Kristin DeFrancisco 267 x 367
Kristin DeFrancisco

I work with mostly women……lots of them. As an elementary school principal, I have mentored and gotten to know many women on both professional and personal levels. This opportunity has made me privy to their stories and as a result, has allowed me to gain validity about my own health.

I have always felt that as a woman, my health care should be specific to me as our bodies are hormonal and undergo life-changing events like pregnancy and menopause. I have always believed that I have to be my own advocate. In most areas that gets me the answers that I want or need. In the medical arena, it does not. After two difficult and hormonal pregnancies that required the last 9 weeks each on bed rest, I developed itchy painful external vaginal areas. Having an uncomfortable vaginal biopsy determined an autoimmune condition called lichen sclerosis.

Following, I was told this happens after pregnancy sometimes. When I asked why and if it was common, the answer was “no, it’s not common” and “it just happens sometimes.”  When my questions came around to a possible hormone imbalance, the answer remained, “it just happens sometimes.” I began using a steroid cream, the only real treatment and would need to use this cream for the rest of my life. This would keep the skin from tearing and itching at the least, and developing cancer at the worst. All for something that “just happens sometimes.”

Several years later, although the condition was getting better, my gynecologist decided that I should see a dermatologist in order to determine if we were using the right intervention. This was surprising to me as back when I was initially diagnosed, this was the only treatment.  After meeting with the dermatologist, she recommended I discontinue using the steroid cream as steroids are not meant for long-term use.  I was told it was not healthy. In the meantime, I had been using this steroid cream for roughly five years…. Everyday!

I was prescribed a bacitracin-based ointment but the itch and the painful areas have returned. Suddenly there is also a laser treatment option which is not something I am considering at the moment. From my own research, the laser treatment is typically used for vulvovaginal atrophy but MAY work for conditions like lichen sclerosis.

In the meantime, I am at a crossroads. I feel like I am back to the drawing board. I am not symptom-free and I still can’t help but wonder why lichen sclerosis just happens sometimes after pregnancy. I am compelled to align myself with the efforts of those who also wonder the same things.

This is my story and the response of “It just happens sometimes,” doesn’t work for me.  I have two daughters.  As I think of them, I want their health stories to be different than my story and the stories of so many women I know. I am grateful to be able to tell my story on a platform that is working to build awareness about women’s health and find answers that are better than “it just happens sometimes.”


  1. I think in this one you need to see more specialists. The best thing is to contact several experts if you find that the symptoms are not going away. Its so unfortunate that doctors just assume something only for it to end up to be a big issue.

  2. Amazingly informative and helpful post.everything is good enough and website is very well designed. I am very glad that I have come across to your blog because you have shared a one of a kind blog which has all the things in a very pleasant manner. The information you shared here is unique and informative which is very rear to see nowadays. I would have missed the useful information if I didn’t find your site. So keep on sharing hope to see more from you.
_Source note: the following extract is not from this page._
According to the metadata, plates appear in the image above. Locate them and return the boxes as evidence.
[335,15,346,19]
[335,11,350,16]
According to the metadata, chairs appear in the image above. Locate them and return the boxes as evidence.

  3. It is really unbelievable! the truth is sometimes doctors don’t know what the diagnose is. Please don’t give up! Perhaps you can do some more research also on other doctors and find the right specialist. Wish you meanwhile lots of health! Greetings from Vienna

  4. Peggy – thanks so much for weighing in. You made a powerful statement about her daughters needing it. As the women’s health editor, part of our commitment is to promote innovations to women’s health so that all females to come, benefit from advancement in sex specific research as well as female-centric diagnostics and therapeutics.

  5. I would want to talk to an autoimmune disease specialist if I were you. It seems something far more unusual than is either seen by the ob-gyn or a dermatologist in their typical practices. And to be using a steroid for such a long period without having been warned that it was not to be used for a long period would be a red flag for the need to get a system wide review. Whereas the OB should have been able to help more, it would seem that such help should have come during the pregnancies, so a second review of your pregnancies by a more specialized OB should also be considered. “Happens sometimes” is likely the case, but could also be translated to a simple, “I don’t know”! You need to find someone who does know, and do so with the fierceness of a mother bear…your daughters need you to do so.